- **INSTRUCTIONS TO FOLLOW**: Copy only what runs from the line containing "What distance would" through the end of the material below, line for line, with both ends included.

- **EXERCISE MATERIAL**:
:::::

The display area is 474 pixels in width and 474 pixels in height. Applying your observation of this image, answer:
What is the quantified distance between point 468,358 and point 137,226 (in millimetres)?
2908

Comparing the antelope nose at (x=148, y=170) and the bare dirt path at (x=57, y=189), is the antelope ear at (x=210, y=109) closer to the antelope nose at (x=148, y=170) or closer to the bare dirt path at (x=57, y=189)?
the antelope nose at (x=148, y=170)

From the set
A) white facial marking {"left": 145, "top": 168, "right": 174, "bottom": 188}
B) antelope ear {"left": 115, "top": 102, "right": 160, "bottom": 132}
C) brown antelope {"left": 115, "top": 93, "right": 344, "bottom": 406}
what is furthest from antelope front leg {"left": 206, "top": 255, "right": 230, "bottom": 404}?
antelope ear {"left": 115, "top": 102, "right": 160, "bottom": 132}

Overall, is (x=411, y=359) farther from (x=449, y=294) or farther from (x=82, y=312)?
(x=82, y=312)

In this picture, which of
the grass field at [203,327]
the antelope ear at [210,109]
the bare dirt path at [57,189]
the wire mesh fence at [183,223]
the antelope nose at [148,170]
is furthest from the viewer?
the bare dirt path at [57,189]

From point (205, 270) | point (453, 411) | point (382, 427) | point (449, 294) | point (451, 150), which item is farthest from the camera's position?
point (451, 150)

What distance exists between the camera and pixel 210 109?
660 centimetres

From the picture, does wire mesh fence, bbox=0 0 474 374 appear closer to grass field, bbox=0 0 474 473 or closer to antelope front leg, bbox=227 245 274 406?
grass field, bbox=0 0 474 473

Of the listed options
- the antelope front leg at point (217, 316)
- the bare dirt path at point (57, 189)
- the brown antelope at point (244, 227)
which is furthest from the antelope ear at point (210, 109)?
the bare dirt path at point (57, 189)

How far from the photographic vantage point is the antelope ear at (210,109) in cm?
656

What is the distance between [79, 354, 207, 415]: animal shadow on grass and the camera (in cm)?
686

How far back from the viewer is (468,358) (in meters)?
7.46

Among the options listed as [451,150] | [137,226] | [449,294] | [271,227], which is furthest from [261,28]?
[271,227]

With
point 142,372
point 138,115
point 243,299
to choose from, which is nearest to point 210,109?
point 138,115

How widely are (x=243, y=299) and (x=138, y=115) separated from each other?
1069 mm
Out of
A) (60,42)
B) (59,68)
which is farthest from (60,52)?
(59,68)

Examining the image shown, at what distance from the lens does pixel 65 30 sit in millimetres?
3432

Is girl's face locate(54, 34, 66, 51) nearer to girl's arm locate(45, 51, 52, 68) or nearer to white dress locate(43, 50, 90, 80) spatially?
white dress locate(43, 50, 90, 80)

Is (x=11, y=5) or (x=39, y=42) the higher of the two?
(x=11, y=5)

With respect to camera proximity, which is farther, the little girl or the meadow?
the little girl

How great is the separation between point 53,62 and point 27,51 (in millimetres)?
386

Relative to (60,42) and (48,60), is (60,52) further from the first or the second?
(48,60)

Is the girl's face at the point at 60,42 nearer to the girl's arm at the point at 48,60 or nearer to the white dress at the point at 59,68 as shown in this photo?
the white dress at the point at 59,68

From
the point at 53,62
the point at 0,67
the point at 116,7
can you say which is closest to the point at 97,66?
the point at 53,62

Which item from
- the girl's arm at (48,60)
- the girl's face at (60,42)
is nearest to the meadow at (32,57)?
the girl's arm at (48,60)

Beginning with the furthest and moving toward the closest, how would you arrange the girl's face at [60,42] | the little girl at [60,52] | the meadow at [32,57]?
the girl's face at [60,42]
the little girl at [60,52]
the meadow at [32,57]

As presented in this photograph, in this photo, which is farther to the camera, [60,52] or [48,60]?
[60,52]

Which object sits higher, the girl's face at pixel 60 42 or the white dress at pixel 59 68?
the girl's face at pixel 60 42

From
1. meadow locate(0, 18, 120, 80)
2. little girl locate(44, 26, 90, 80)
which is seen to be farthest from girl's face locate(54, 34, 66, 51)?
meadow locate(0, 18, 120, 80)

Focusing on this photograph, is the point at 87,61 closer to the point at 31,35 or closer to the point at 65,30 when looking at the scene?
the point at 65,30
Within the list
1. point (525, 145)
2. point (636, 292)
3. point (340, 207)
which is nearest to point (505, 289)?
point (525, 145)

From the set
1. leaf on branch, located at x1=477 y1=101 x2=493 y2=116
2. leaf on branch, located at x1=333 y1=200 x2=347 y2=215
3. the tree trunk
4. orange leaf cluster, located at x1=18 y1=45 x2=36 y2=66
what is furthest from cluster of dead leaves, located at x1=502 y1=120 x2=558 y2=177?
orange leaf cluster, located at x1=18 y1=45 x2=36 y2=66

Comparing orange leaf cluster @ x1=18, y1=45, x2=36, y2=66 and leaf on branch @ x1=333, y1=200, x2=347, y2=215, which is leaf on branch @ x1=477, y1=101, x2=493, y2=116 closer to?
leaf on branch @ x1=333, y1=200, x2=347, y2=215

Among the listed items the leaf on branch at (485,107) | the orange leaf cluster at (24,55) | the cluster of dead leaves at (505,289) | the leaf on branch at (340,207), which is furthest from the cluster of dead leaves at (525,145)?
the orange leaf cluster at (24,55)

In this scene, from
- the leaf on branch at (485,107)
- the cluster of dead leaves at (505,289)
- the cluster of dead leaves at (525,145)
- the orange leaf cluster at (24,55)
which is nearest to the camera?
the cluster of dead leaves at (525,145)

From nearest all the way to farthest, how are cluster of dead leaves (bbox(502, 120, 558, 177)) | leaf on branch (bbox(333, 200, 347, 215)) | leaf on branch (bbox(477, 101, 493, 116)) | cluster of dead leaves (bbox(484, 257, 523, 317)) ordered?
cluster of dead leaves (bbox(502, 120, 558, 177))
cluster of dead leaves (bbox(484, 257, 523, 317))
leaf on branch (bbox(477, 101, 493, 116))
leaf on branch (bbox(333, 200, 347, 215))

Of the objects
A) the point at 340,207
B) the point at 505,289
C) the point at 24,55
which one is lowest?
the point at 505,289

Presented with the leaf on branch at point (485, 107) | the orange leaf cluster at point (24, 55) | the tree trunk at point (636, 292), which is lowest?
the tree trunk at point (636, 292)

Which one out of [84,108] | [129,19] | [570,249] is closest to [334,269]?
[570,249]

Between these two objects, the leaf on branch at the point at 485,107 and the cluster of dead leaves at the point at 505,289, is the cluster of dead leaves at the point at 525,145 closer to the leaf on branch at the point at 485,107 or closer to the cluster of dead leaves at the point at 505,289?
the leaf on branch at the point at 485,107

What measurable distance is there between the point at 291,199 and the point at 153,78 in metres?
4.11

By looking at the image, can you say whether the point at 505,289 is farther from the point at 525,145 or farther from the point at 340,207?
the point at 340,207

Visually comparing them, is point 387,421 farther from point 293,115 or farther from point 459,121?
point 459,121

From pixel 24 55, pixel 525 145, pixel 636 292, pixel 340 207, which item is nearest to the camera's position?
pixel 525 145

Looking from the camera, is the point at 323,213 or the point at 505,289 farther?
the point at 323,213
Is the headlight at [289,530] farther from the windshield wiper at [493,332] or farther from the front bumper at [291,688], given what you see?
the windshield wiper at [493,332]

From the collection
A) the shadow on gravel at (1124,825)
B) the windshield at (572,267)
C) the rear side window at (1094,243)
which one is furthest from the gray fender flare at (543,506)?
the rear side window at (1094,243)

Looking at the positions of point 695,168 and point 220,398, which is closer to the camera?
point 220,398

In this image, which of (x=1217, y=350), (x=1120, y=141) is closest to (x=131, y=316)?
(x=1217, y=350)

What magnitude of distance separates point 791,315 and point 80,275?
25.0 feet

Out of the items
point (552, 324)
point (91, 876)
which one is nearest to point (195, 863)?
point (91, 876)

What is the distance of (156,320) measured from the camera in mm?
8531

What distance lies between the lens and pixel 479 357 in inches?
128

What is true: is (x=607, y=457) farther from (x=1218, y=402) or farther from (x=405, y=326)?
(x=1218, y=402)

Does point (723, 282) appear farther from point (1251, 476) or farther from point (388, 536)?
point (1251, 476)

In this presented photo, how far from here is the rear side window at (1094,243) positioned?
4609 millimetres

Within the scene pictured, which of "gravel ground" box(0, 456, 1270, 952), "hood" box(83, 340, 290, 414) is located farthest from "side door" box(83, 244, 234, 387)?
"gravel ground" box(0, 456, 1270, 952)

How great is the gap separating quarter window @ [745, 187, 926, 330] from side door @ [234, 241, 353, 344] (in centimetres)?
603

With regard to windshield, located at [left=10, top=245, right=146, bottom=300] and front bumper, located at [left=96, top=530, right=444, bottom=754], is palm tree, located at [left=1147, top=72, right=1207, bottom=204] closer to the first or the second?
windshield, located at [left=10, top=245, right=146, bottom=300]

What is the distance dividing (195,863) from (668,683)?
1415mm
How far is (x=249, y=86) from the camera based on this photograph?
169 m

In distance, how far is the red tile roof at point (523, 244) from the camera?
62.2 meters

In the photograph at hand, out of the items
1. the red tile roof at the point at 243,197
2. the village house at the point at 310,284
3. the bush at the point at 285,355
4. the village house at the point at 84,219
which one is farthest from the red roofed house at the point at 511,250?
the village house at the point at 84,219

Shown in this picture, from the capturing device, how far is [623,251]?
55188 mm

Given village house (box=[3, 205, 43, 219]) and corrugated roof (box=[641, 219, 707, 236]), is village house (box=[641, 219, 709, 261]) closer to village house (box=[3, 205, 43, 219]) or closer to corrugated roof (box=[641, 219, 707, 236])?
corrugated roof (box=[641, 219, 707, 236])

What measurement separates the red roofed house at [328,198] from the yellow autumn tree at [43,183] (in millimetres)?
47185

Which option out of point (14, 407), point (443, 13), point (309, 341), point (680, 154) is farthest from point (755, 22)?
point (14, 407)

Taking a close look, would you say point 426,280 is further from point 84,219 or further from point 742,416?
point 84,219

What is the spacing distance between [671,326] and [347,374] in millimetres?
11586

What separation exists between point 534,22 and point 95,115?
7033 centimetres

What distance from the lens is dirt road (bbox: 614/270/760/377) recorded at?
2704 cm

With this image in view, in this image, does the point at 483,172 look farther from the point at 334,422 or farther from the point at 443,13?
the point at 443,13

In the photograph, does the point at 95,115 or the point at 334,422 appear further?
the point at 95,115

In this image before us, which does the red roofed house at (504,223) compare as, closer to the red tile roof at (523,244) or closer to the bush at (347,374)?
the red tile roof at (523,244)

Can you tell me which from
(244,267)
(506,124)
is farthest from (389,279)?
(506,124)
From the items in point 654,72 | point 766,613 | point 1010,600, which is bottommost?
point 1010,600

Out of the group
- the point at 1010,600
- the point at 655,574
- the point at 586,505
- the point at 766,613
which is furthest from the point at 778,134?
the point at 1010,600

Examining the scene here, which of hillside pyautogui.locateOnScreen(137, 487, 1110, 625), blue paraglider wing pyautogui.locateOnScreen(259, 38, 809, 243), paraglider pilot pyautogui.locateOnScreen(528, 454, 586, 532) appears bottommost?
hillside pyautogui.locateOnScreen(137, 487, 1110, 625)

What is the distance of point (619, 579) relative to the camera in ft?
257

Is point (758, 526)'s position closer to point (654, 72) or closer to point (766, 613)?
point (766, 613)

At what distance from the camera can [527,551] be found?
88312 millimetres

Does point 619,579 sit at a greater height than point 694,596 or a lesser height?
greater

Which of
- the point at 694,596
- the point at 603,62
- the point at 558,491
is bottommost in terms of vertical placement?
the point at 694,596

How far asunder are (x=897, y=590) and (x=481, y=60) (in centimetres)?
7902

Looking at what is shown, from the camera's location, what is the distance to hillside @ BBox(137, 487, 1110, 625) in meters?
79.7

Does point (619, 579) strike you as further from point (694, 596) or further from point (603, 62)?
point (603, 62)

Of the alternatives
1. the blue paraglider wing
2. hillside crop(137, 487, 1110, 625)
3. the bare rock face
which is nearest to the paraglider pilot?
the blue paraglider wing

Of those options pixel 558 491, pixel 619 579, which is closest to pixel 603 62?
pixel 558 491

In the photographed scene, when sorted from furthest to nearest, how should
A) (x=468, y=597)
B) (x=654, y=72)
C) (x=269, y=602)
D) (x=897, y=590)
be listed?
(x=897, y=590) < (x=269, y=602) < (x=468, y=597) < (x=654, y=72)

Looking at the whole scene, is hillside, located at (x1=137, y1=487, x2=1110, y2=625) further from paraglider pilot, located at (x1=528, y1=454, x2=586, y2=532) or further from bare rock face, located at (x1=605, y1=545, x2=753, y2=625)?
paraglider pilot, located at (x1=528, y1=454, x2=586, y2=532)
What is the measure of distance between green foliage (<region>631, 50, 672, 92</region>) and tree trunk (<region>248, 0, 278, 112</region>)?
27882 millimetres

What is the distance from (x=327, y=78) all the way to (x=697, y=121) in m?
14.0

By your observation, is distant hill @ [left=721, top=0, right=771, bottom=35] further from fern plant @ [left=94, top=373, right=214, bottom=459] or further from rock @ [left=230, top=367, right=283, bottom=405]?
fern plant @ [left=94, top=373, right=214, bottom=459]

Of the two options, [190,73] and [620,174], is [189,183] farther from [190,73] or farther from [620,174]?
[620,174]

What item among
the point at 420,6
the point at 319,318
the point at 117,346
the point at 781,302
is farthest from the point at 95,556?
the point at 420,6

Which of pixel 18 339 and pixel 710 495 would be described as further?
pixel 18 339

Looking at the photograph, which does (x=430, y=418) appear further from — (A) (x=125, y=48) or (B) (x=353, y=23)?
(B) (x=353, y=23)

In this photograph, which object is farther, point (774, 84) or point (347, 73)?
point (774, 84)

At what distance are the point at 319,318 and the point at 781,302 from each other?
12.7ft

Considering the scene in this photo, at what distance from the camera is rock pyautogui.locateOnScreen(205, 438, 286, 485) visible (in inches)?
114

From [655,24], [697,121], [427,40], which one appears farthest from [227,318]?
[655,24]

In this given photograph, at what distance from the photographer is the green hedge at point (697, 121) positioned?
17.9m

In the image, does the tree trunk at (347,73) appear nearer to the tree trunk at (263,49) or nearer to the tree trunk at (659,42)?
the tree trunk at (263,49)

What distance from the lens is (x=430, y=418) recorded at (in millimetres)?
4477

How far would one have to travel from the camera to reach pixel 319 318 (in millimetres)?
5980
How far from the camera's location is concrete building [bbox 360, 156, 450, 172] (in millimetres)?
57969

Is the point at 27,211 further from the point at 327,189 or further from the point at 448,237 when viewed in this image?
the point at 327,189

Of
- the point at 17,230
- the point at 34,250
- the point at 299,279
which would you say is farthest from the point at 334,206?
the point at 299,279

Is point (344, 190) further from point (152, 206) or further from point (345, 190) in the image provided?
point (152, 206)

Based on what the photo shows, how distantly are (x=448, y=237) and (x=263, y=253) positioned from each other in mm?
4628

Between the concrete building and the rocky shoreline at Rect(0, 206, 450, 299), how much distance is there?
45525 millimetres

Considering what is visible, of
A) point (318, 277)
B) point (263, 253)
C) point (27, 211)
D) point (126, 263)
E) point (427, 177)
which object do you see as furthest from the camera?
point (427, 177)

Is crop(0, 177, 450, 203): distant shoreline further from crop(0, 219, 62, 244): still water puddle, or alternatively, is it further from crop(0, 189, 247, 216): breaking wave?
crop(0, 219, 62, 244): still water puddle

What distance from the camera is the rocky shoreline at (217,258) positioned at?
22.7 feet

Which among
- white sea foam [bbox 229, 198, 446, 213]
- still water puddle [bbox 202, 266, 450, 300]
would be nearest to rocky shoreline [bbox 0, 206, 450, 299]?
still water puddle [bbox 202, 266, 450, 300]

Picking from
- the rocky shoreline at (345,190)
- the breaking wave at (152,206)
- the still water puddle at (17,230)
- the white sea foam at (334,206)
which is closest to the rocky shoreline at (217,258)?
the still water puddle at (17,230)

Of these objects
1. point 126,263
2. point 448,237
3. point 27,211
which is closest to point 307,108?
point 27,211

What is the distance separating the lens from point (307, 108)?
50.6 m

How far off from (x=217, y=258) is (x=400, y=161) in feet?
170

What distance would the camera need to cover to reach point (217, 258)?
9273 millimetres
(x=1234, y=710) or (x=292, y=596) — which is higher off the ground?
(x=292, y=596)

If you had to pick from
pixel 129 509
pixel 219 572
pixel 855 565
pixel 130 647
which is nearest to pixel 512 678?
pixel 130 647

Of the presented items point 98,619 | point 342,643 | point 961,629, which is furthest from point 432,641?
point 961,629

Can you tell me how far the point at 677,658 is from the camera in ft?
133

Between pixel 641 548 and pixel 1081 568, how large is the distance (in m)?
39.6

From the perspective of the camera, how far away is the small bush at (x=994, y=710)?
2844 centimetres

:::::

- **TASK ANSWER**:
What distance would the camera need to cover to reach point (217, 258)?
9273 millimetres
(x=1234, y=710) or (x=292, y=596) — which is higher off the ground?
(x=292, y=596)

If you had to pick from
pixel 129 509
pixel 219 572
pixel 855 565
pixel 130 647
which is nearest to pixel 512 678?
pixel 130 647

Of the presented items point 98,619 | point 342,643 | point 961,629, which is furthest from point 432,641?
point 961,629

Can you tell me how far the point at 677,658 is from the camera in ft?
133

Between pixel 641 548 and pixel 1081 568, how large is the distance (in m)?
39.6

From the perspective of the camera, how far away is the small bush at (x=994, y=710)?
2844 centimetres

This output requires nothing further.